This article is the first in a three-part series exploring the stages of the biologics drug development pipeline— from early-phase research and target identification to lead generation and optimization. Part 1 provides an overview of the pipeline stages, highlights early-phase mAb development and industry trends, and lays the groundwork for understanding how clinical-grade reference products can strengthen early-phase research and accelerate progress.
Biotherapeutic pipelines are rapidly growing across multiple therapeutic areas showing remarkable success rates — but what does this mean for the future of drug development?
In this evolving landscape, clinical-grade reference molecules offer more than just benchmarks—can they be the key to validating methods, standardizing performance, and fast-tracking next-generation monoclonal antibody (mAb) drug development?
Early development stages are crucial for defining the pipeline, Decisions made here often determine which candidates advance and how efficiently they reach clinical trials.
Let’s dive into the evolving therapeutic mAb landscape and explore how clinical-grade reference mAbs can empower CROs and CDMOs to accelerate early development and unlock new possibilities.
The stages of the biologics pipeline
The drug discovery process is typically initiated by an unmet medical need or by limitations in existing therapies, such as insufficient efficacy or safety concerns.
Drug repurposing is also gaining traction wherein pre-existing therapeutic molecules are investigated for novel therapeutic applications.

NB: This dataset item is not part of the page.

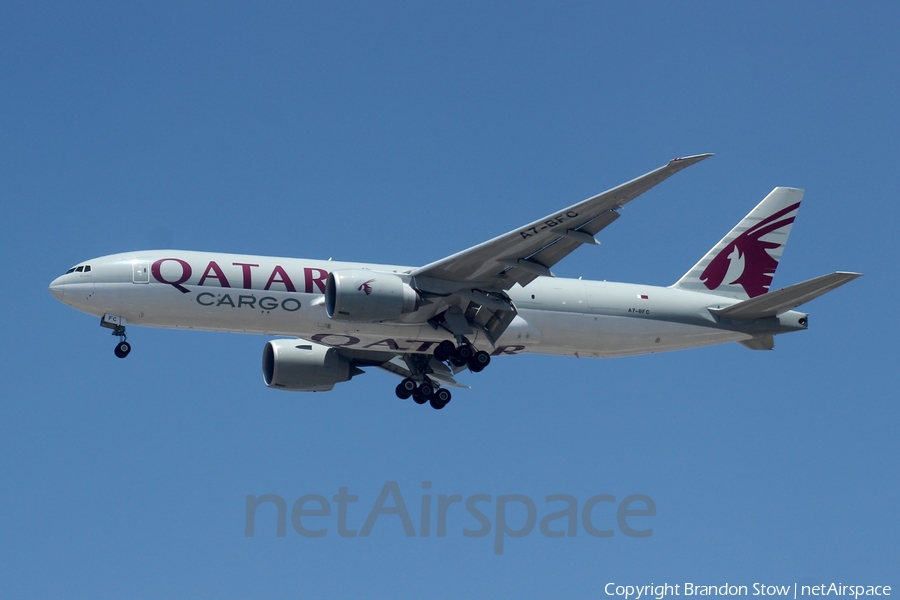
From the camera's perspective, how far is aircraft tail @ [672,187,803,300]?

To translate medical needs into viable therapies, researchers rely on a structured discovery process that moves systematically from target validation to candidate optimization.
This includes the discovery phase, preclinical evaluation, clinical trials and commercialization:
Discovery phase
This phase begins with target identification and target validation to ensure biological relevance and therapeutic potential. Candidate mAbs are screened for interaction with the target, producing initial hits. These hits are refined into leads with improved drug-like qualities through iterative testing, focusing on potency, selectivity, and basic pharmacological properties.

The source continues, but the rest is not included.